- [Exercise instructions] Without including any pictures, give back all of the data exactly.

==== Listed entries

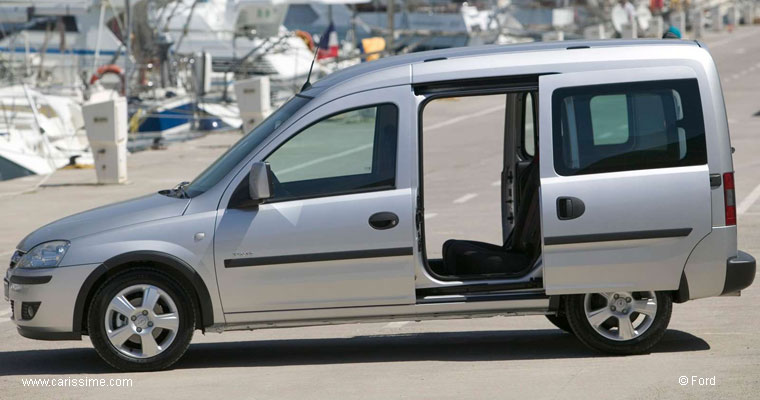 opel combo tour voiture occasion. Black Bedroom Furniture Sets. Home Design Ideas
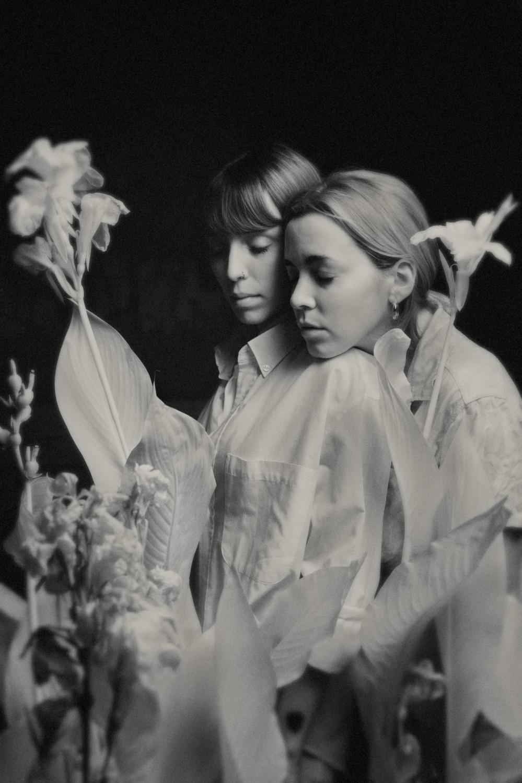 Art and Documentary Photography - Loading GARDEN_ANGELS004.JPG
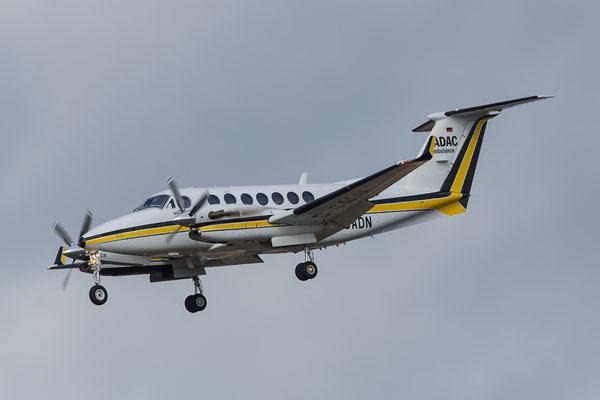 FRA 04.03.2015; D-CADN; Beech 300 Super King Air 350 Aerodienst (ADAC)
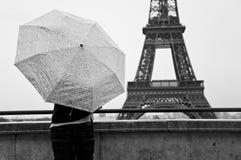 Place de Trocadero d'un jour pluvieux avec le fond de Tour Eiffel Photographie stock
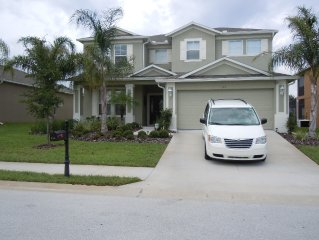 Executive Home: Pool, Spa, Games Room, PC, 15 mins from Disney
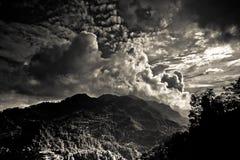 Il paesaggio del distretto di Sindhupalchowk sul Nepal/borde tibetano fotografia stock libera da diritti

========

- [The answer]
 opel combo tour voiture occasion. Black Bedroom Furniture Sets. Home Design Ideas
 Art and Documentary Photography - Loading GARDEN_ANGELS004.JPG
 FRA 04.03.2015; D-CADN; Beech 300 Super King Air 350 Aerodienst (ADAC)
 Place de Trocadero d'un jour pluvieux avec le fond de Tour Eiffel Photographie stock
 Executive Home: Pool, Spa, Games Room, PC, 15 mins from Disney
 Il paesaggio del distretto di Sindhupalchowk sul Nepal/borde tibetano fotografia stock libera da diritti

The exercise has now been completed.